Rising inflation, driven by record high power costs, prompted the decision as the government tries to offset the impact of the energy crisis and keep the country's economic recovery on track. The decision also means that the government has delivered on a key pre-election promise when elected in 2019 to reduce the levy by 30 percent. The 13 percent reduction comes after an initial cut of 20 percent in Enfia in 2020.


Reforms to the tax mean that it is being implemented in a fairer manner, experts admit, in changes that will cost a total of nearly one billion euros to the government budget.


There is no doubt that the news will be welcomed by the five million home owners who will see a drop to their annual tax bill as rising energy prices eat away income, posing a large threat to living standards.


Like many other countries, Greece is at the mercy of the global energy market but it could do more to fix what is within its reach and take more drastic action in boosting the quality and value of homes, making them more energy efficient.


Energy poverty occurs when energy bills represent a high percentage of consumers' income, affecting their capacity to cover other expenses. It can also occur when consumers are forced to reduce the energy consumption of their households, and consequently, this affects their physical and mental health and well-being. This is the case for some six in ten homes in Greece though some estimates put this number much higher.

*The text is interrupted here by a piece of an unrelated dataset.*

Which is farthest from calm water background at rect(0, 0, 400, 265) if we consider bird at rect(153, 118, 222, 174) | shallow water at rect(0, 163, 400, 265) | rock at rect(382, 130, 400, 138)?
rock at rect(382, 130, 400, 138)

The country’s ten year economic crisis played a major role in the deteriorations of Greek residential properties. For years, steep recession and high unemployment prevented home owners from upgrading the asset in line with energy needs and the climate crisis.


Badly maintained homes that are not well heated, or cooled, is perhaps the biggest problem facing the sector which doesn’t need another push right now. Prices are already rising strongly on the back of improving demand from local and foreign buyers, showing resilience to the economic woes caused by the pandemic.


The cost of acquiring a home is already moving out of the reach of many Greek households, prompting some in the market to say that a further boost to the market will only benefit speculative buying.


To be sure, the Greek government has provided other benefits to help households pay the higher power bill. Also, there are state programs that help subsidize costs to upgrading the energy performance of buildings, such as improving insulation and introducing solar powered hot waters systems.


But these energy programs need larger budgets, easier access and simpler procedures in order have a substantial impact on the market. Also, authorities need to encourage Greek banks - who were major recipients of state aid during the country's ten-year economic crisis - to provide increased lending in this direction.


Policies need to shift from handouts that tick political boxes to providing more determined action and sustainable solutions. Stronger measures that support the energy performance of houses is also being called for by Brussels in a green policy issue that goes beyond economic sense.